Samuel del Campo was born on 23 May 1882, in Chile. He arrived in Paris around 1907 to continue his studies and he was hired as a chemical engineer by the Chilean government to promote sodium nitrate in France. He formed a close friendship with a family in Malakoff, a town on the outskirts of Paris, and moved in with them. He became a diplomat, and beginning in 1941, he worked as the chargé d'affaires for Chile in Bucharest, Romania. By this time, Romania was a dictatorship led by Ion Antonescu and allied with the Axis powers, and Romania took an active part in the Holocaust. As there was no official Polish diplomatic representation in Romania, the representation of Polish citizens was transferred to Chile, still a neutral country during the war.

Del Campo began issuing Chilean passports to Polish Jews, saving them from deportation. He repeatedly pleaded with the Romanian government to save those who he had issued documents to, and according to Romanian historian Anca Tudorancea, “minutes from the Romanian Council of Ministers show that Samuel del Campo became a nuisance at the highest level.” Yad Vashem estimates that Del Campo rescued approximately 1,200 Jews by giving them passports, despite the Chilean government's official non-interference policy. In the spring of 1943, as the tide of war went against the Axis, diplomatic relations between Romania and Chile were severed. Del Campo was subsequently appointed as consul-general in Zürich, but the appointment never came into effect and del Campo left the employ of the Chilean government. He never returned to Chile. With his “adoptive” Malakoff family, he settled in Vernou-la-Celle-sur-Seine, in Seine-et-Marne. He died there in 1972 and rests in the local cemetery, in anonymity.
....................
# EXERCISE OBJECTIVE
Transcribe the full text about Samuel del Campo word for word. The items have nothing to do with this.

[Data taken from a collection]
....................
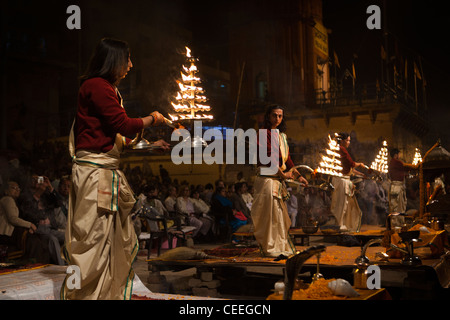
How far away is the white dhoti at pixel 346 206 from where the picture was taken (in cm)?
972

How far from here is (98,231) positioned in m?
3.23

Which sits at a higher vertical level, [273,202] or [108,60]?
[108,60]

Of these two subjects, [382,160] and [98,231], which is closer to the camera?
[98,231]

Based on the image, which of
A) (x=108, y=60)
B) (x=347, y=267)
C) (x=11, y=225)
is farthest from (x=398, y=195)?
(x=108, y=60)

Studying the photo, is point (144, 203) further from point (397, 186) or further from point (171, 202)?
point (397, 186)

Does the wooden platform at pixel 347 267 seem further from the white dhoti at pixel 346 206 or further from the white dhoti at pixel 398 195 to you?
the white dhoti at pixel 398 195

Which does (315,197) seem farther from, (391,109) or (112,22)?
(112,22)

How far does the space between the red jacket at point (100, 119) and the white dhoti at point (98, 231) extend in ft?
0.26

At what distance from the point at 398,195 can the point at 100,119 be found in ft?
28.7

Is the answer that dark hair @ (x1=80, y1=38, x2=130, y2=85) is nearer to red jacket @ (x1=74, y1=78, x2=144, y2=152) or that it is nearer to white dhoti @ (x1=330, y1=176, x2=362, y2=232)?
red jacket @ (x1=74, y1=78, x2=144, y2=152)

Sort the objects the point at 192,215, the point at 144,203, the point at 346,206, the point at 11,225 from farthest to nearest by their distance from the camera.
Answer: the point at 192,215 → the point at 346,206 → the point at 144,203 → the point at 11,225

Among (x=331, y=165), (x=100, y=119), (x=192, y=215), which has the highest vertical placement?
(x=100, y=119)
....................
# RESULT OF THE EXERCISE
Samuel del Campo was born on 23 May 1882, in Chile. He arrived in Paris around 1907 to continue his studies and he was hired as a chemical engineer by the Chilean government to promote sodium nitrate in France. He formed a close friendship with a family in Malakoff, a town on the outskirts of Paris, and moved in with them. He became a diplomat, and beginning in 1941, he worked as the chargé d'affaires for Chile in Bucharest, Romania. By this time, Romania was a dictatorship led by Ion Antonescu and allied with the Axis powers, and Romania took an active part in the Holocaust. As there was no official Polish diplomatic representation in Romania, the representation of Polish citizens was transferred to Chile, still a neutral country during the war.

Del Campo began issuing Chilean passports to Polish Jews, saving them from deportation. He repeatedly pleaded with the Romanian government to save those who he had issued documents to, and according to Romanian historian Anca Tudorancea, “minutes from the Romanian Council of Ministers show that Samuel del Campo became a nuisance at the highest level.” Yad Vashem estimates that Del Campo rescued approximately 1,200 Jews by giving them passports, despite the Chilean government's official non-interference policy. In the spring of 1943, as the tide of war went against the Axis, diplomatic relations between Romania and Chile were severed. Del Campo was subsequently appointed as consul-general in Zürich, but the appointment never came into effect and del Campo left the employ of the Chilean government. He never returned to Chile. With his “adoptive” Malakoff family, he settled in Vernou-la-Celle-sur-Seine, in Seine-et-Marne. He died there in 1972 and rests in the local cemetery, in anonymity.